Mise En Place is a French term which means everything in place. Why is this a cooking technique? Let me explain…
In cooking, timing is of the essence. Your onions and garlic are sauteing away in the skillet. Your attentions turns to slicing up the meat. Meanwhile, your onions are brown around the edges and the little bits of garlic turn into dark, burnt crisps. Whoops…. In baking, it is even more critical. While you are meticulously measuring out your next ingredient, you overbeat the batter, and the resulting cake is dense, chewy and not at all pleasant.
Now introducing...Mise En Place. This is the first step of every recipe. It is rarely stated. It’s the hidden step before step one in (seriously) EVERY recipe.
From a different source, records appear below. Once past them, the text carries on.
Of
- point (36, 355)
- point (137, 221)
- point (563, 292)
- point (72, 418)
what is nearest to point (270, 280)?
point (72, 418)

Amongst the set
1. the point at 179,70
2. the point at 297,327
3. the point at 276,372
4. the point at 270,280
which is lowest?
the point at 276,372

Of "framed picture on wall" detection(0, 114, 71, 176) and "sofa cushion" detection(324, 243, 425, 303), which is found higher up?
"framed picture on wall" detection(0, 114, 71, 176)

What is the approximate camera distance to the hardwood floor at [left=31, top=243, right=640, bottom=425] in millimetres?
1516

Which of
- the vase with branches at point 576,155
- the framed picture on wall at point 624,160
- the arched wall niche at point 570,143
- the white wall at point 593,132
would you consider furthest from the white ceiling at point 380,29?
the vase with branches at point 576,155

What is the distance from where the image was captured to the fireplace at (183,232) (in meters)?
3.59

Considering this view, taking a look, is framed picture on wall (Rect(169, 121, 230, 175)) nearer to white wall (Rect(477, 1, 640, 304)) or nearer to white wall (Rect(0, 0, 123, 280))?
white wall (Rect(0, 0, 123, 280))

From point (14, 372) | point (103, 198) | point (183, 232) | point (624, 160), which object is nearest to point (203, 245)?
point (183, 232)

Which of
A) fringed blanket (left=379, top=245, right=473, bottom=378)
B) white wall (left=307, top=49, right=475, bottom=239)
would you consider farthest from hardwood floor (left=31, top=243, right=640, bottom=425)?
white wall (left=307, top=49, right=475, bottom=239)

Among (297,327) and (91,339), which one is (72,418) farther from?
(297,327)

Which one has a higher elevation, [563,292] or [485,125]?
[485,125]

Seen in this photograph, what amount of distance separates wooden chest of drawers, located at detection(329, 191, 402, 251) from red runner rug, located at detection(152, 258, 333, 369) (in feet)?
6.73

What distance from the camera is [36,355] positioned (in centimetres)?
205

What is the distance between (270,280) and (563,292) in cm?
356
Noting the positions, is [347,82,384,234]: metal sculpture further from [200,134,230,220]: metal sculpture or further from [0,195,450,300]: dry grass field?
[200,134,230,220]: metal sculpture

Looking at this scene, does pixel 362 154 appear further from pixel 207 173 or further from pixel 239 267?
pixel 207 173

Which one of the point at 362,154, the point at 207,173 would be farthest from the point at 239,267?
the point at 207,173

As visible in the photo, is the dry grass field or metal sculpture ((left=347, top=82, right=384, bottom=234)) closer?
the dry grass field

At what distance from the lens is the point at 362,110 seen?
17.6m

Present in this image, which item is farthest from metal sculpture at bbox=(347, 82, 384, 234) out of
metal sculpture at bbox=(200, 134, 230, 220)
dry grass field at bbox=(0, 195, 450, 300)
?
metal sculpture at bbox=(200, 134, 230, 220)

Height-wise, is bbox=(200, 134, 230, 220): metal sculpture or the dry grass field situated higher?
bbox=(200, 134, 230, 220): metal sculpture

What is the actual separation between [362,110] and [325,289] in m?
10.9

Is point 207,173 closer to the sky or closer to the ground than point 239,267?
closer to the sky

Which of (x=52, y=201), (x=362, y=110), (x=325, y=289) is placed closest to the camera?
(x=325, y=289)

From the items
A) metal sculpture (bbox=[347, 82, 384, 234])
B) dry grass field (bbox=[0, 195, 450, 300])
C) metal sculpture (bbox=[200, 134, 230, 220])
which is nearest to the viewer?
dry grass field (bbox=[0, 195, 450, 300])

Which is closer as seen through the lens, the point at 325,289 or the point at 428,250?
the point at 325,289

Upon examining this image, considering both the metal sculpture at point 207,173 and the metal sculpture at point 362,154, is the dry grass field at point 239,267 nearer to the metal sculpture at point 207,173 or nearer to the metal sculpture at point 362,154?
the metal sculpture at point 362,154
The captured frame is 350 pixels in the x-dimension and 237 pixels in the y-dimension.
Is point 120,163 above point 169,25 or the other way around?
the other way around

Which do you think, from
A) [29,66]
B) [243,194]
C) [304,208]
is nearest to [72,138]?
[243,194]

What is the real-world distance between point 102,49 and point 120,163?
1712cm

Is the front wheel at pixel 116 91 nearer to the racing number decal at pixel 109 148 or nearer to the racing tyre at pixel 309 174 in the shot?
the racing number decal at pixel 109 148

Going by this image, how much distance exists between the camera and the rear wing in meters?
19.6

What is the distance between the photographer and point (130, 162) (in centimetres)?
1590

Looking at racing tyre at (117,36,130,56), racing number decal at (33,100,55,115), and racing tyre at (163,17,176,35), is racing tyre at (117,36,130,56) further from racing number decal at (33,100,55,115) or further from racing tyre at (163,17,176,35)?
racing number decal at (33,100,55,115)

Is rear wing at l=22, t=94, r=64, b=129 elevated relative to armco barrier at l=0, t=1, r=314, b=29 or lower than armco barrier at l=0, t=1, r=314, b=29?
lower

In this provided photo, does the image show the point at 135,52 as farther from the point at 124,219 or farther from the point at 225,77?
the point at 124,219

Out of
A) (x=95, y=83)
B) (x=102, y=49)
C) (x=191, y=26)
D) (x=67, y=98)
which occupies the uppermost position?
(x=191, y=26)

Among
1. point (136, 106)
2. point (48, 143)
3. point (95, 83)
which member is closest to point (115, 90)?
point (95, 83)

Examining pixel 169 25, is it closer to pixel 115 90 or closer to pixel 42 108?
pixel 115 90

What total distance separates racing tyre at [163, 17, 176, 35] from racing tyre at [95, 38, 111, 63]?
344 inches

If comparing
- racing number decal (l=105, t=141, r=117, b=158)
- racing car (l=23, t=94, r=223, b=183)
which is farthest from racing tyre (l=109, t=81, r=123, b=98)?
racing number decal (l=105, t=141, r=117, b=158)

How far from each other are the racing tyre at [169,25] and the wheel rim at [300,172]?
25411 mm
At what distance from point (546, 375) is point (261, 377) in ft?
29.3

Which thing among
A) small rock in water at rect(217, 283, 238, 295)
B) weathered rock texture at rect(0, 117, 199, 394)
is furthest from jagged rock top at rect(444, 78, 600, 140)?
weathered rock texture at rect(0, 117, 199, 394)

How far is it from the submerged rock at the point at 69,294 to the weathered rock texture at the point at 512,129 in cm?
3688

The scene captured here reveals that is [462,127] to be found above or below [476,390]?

A recipe reads like this… 1 cup of carrots, julienned, 1 onion, diced, 1 lb of chicken, sliced thin. There is a step in there that isn’t part of your recipe instructions. You must first julienne the carrots, dice the onion, slice the chicken. This is Mise En Place.
Make sure you have prepped all of the ingredients to the state they are in the ingredient list BEFORE you begin the recipe. This is so life changing. Does that mean that the recipe is more patchke and prep than it says? Maybe. I include chopping and measuring time when I say “Prep Time: 5 minutes,” not every recipe will factor that in. For less patchke, you can buy pre-prepped veggies and meat. Buy sliced chicken. Buy diced onions. Most markets will sell these things ready to go for those of us who are willing to spend the money to save the time.
The next step is to measure every ingredient. 2 cups of flour? Measure them into a bowl. If it needs sifted, sift it while measuring. Need 4 eggs? Crack and check your 4 eggs so they are ready to go. Having everything measured means when it’s time to add the ingredient, you only have to pour it in.
Should I pre-measure the spices too? I usually don’t. I keep a measuring spoon at the ready, and I have every spice I need out. This way I can measure without having to move around. It’s key to have every spice you need right there at the ready. If you need to tweak the salt or add a pinch more spice, you don’t want to run back to the spice cabinet and start digging around while your food dies in the pan.
Mise En Place sometimes takes longer than the recipe itself. That’s ok! Because the entire recipe will move seamlessly if the prep was complete at the beginning. Now get cooking!...but first, Mise En Place.